Some IT pros think they have little to be concerned about and will deal with this problem when it hits their horizon. Yet that horizon is closer than it may appear: Service providers and an increasing number of enterprise-IT organizations are already dealing with exascale problems.
Users and service providers report that data storage consumption rates are accelerating, not decelerating. Current market consensus on data storage growth is approximately 62 percent CAGR. A simple mathematical calculation demonstrates that storage capacities must double every 18 months to keep pace. Hard disk drives (HDDs) stopped keeping pace several years ago. Last year the largest HDD only grew from 2 TB to 3 TB, or a 50 percent growth rate. This year they’ve increased to 4 TB, or a 33 percent increase. Next year the biggest HDD is expected to be 5 TB — a 25 percent increase.
Solid-state drives (SSDs) are not doing any better. When the media cannot keep up with consumption the result is larger storage systems as well as a lot more of them. The current storage model is only manageable when capacities are projected into the low double-digit PBs. At that point more systems are required.
Brain science has discovered that human beings do not think exponentially or even geometrically. They think linearly. That’s why it’s so difficult for many IT organizations to envision how the unremitting storage growth will affect them. A single PB of storage today will grow to become more than one exabyte (EB) of storage in as little as 15 years. Even a relatively small amount of storage such as a single high-density 60-drive drawer of 4 TB HDDs equaling 240 TBs will grow into more than 240 PBs in that same 15 years. Essentially IT storage requirements will be 1,024 times greater in 15 years than they are today. That’s a major problem that will continue to build year over year. Exascale problems include data resilience, data durability, infrastructure, management, power, cooling, and total cost of ownership. While all these are real issues, the capacity scale issue is by far the most crucial.
This research report details the exascale problems for IT pros and decision makers and how four different 0bject-storage software products go about solving them. Two of these products are open-source (OpenStack Swift and Ceph) and two are commercial (Cleversafe Dispersed Storage and Scality Ring). Our analysis includes an overview of each of these products, a detailed look at how well they solve the exascale problems, and a chart that weights them against one other.
Market drivers behind this report
Currently there are best practices for implementing, operating, and managing data produced by trading systems, GPS, seismic processing, and automated analysis systems, among many other systems. However, these practices have become unsustainable when capacities move into the hundreds of PBs and EBs.

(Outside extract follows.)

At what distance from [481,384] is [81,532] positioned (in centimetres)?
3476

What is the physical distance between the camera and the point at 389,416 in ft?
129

Capacity gains have been slowing precipitously while data storage growth is accelerating. Applying workarounds to overcome a storage system’s architectural breakdowns adds cost that’s already too expensive for an exascale environment. So traditional storage systems in turn are too costly for the exascale environment.
Regulatory compliance requirements, in addition to new requirements for analytical capabilities that deliver actionable intelligence on large amounts of current and historical unstructured data, make data durability crucially important. However, underlying storage media is not designed to last the requisite decades or centuries.